Re: To glob or not to glob
by Eily (Monsignor) on Jan 08, 2018 at 11:20 UTC

    That's one of those posts where I wish I could upvote more than once, or give a golden ++ :).

    Like Laurent_R I think I may be guilty of recommending glob without commenting on the caveats. Partly because I rarely use the tool myself and don't know it well: I didn't know the wildcard chars beyond * and {} before that post, and the fact that the input is split on spaces had slipped my mind until I read from the same thread. I'll try to keep your meditation in mind next time I'm tempted to present glob as a magical solution to a problem.
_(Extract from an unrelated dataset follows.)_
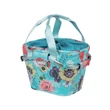 Kép 1/6 - BASIL Bloom Field Carry All első kosár (adapter nélkül) - 15 liter - sky kék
Re: To glob or not to glob
by haukex (Archbishop) on Jan 09, 2018 at 21:08 UTC

    Thank you all very much for the replies so far! (I've /msg'ed everyone to make you aware of this reply-to-all.)

    Laurent_R, Eily, and morgon, thank you for your thoughts on recommending glob. I'm not sure if there is one true answer as to whether glob can generally be recommended or not - when used properly, it provides nice and short code, while on the other hand, the various caveats can be easily forgotten, and later refactoring of the code could introduce problems, e.g. when a formerly static pattern gets a variable interpolated into it. I guess my emphasis should have been a bit more strong: "it should not be blindly used or recommended."

    I would probably say that glob with fixed strings is generally fine, but interpolating variables (especially user-supplied paths at the beginning of the pattern) can get very tricky, and I personally often reach for Path::Class in these cases. Another situation in which glob is probably fine is when the user supplies the entire pattern, e.g. as part of a configuration file ("files = ~/foo/*.log"), and one then does @files = glob($config{files}). One can simply point to the documentation of glob and File::Glob when documenting that configuration option. (The problem of someone overriding glob globally remains, although I wonder how often that might happen...)

    choroba, thank you for the additional caveat, which I've added to the root node. Now that you mention it, I dimly remember this being discussed before, and a bit of super searching found this thread with the reference to RT#123404 - I should have remembered this!

    karlgoethebier, you are quite correct that those modules can also be limited to just one directory, thank you. It feels like a little bit of overkill to use a module like those for a single directory, but then again, it's good to use the tools one knows. My comment was hinting at the fact that I've seen modules like File::Find etc. recommended as an alternative to readdir without mentioning their recursive behavior.

Re: To glob or not to glob
by morgon (Priest) on Jan 07, 2018 at 19:13 UTC
    But I still think it should not be blindly used or recommended.
    Using it in one-off hacks is fine of course but it should not be recommended.